締めに観覧車に乗った頃には、陽も傾いて辺りをオレンジ色の優しい光が覆っていた。
もう帰らなくちゃいけない。
寂しいような、哀愁のような気持ちを乗せて観覧車は回る。
このまま時が止ってしまえばいいのに。
なんて乙女チックな俺の想いとは裏腹に、観覧車から降りたと同時に
閉演を告げる園内放送が流れた。
「そろそろ、帰らなくちゃな」
ホントは帰りたくない。
だけど、やっぱり決りは決まりなんだ。
今日が終われば会えなくなるわけじゃない。
それなのに、俺ってば女々しいヤツだぜ。
「うん、そうだね」
同じ気持ちで居てくれるのか、未来の言葉もどことなく歯切れが悪い。
まあ、俺の気のせいかもしれないけど。
そう思わせるのは、俺が別れたくないから。
明日はまた会える。
わかりきった事なのに・・・
デートの後は会う前より寂しい。
なんて歌ってる曲があった。
うん、確かに寂しいね。
離れたくないなんて、ガキっぽい事思っちまうよ。
もう二十歳も過ぎた大人なのにねぇ。
「ね、堂本くん」
遊園地から出てすぐ、未来がにこにこと話しかけてくる。
おいおい、やっぱりさっきのは幻覚なのか?
お前は寂しくないのかよ・・・俺だけが女々しいの?
あ、ちょっと泣けてきた。
だけど、そんな思考は微塵も出さずに、俺は何気なく未来に眼をやる。
目だけで『何?』と語りかけながら。
だってさ、言葉を吐いたら女々しい事いいそうじゃん?
そりゃ、今までの友達づきあいで、俺がどんなヤツなのかってのは
未来もわかっちゃいるだろうけど、
付き合って最初のうちは少しくらいかっこつけてもいいっしょ?
「この後どうする?」
この後?
この後って・・・帰るだけじゃ?
「晩御飯。
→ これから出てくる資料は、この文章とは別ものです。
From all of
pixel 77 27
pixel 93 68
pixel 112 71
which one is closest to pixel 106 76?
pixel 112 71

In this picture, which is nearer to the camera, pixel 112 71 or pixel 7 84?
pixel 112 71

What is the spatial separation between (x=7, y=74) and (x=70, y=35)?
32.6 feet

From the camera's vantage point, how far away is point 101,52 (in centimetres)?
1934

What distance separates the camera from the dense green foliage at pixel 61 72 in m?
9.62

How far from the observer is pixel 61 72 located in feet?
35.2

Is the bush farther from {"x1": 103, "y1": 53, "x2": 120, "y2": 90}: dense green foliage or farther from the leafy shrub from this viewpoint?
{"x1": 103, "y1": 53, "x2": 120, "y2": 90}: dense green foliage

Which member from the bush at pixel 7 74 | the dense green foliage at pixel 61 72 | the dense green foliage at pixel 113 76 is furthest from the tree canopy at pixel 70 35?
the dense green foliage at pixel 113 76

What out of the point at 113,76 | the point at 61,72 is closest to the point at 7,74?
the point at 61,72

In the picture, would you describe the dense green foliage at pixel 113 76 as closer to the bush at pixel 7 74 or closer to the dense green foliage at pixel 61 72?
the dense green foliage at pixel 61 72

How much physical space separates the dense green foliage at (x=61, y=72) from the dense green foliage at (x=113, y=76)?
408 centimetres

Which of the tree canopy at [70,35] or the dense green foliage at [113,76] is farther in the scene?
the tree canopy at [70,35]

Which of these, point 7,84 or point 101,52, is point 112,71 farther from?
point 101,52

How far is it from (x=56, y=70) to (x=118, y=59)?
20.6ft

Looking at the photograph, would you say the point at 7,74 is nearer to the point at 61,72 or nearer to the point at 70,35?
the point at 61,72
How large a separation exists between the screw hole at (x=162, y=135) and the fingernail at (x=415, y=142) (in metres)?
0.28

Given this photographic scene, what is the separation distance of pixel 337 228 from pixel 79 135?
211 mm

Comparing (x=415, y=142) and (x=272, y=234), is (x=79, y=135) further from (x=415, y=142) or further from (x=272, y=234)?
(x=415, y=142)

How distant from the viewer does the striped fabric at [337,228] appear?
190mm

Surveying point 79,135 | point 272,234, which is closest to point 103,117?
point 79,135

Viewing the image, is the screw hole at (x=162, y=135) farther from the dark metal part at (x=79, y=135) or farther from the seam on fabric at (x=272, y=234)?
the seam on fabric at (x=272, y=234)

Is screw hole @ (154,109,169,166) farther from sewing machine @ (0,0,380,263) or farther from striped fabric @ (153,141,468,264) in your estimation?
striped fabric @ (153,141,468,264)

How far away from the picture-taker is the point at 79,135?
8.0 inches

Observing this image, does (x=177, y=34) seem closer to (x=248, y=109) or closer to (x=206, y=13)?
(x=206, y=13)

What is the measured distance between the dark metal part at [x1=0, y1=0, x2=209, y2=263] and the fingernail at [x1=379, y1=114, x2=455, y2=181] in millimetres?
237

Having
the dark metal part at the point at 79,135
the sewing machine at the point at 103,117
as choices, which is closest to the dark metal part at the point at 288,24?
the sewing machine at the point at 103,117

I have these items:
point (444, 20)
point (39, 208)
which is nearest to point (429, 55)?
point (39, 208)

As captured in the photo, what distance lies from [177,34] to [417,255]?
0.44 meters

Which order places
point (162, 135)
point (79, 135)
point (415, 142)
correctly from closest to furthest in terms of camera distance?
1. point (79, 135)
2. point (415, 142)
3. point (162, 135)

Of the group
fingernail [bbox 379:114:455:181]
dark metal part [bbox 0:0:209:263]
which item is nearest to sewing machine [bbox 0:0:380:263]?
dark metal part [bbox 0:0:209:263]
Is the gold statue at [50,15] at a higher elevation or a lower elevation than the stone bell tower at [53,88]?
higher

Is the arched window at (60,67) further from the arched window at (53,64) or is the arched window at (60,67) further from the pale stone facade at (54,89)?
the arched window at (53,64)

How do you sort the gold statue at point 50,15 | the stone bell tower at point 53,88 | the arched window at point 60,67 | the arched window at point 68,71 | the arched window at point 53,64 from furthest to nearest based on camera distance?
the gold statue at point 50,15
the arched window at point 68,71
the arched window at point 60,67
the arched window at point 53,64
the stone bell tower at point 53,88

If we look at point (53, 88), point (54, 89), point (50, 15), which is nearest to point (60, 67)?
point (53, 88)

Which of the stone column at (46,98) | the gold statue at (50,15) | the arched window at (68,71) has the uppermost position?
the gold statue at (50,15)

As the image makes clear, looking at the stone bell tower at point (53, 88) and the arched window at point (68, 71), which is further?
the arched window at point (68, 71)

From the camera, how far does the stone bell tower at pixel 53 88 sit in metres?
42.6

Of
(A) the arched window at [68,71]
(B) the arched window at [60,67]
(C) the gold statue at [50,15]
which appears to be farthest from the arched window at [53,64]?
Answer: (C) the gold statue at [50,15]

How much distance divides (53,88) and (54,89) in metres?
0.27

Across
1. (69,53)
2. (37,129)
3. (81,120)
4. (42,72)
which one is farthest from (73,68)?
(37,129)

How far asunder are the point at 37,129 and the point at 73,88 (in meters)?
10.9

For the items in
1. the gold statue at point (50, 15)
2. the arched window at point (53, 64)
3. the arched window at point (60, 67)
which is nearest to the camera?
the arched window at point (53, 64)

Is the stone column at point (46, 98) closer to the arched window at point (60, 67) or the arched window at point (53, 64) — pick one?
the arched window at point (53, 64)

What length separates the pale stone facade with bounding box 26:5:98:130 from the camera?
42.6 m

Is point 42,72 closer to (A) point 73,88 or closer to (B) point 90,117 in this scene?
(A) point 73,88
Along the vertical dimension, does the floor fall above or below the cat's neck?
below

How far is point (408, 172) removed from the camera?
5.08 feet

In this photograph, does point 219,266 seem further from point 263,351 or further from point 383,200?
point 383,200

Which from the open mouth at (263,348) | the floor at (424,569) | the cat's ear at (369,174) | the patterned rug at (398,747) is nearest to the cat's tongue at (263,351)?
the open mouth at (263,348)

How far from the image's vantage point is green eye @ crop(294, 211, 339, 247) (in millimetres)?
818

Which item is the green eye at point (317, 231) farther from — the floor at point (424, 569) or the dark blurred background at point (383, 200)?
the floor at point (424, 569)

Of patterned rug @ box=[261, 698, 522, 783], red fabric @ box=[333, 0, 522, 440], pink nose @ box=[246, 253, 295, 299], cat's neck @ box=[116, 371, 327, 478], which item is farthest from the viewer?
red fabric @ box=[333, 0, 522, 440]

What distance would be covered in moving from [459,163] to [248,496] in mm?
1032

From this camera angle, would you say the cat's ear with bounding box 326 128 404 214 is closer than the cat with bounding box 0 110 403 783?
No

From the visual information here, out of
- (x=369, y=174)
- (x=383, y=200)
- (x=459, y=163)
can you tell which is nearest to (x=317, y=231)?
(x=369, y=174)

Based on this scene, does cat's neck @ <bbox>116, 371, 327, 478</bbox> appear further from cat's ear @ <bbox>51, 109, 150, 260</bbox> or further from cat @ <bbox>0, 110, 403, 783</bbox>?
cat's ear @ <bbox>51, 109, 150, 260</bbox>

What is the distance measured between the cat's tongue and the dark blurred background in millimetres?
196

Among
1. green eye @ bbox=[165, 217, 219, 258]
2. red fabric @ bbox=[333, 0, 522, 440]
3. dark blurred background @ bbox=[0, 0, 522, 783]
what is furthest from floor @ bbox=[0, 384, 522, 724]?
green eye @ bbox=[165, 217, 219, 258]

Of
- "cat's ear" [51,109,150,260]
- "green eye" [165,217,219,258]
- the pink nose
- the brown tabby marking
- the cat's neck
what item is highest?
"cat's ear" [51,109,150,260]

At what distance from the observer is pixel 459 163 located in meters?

何か予定ある?」
ああ、晩御飯!夕飯ね。
何を言われてるのかわからなかった俺の間抜け面に、未来は一筋の希望を投げかけた。
そうだよ、まだ終わりじゃないじゃん。
飯とか食いにいって、ちょっと酒とか呑んで
その後いい感じになる!これぞまさしくデートの王道。
そこまで考えて、ちらりと財布の中身が気になりだした。
う〜ん・・・ちょ〜っと心もとないですが・・・多分大丈夫。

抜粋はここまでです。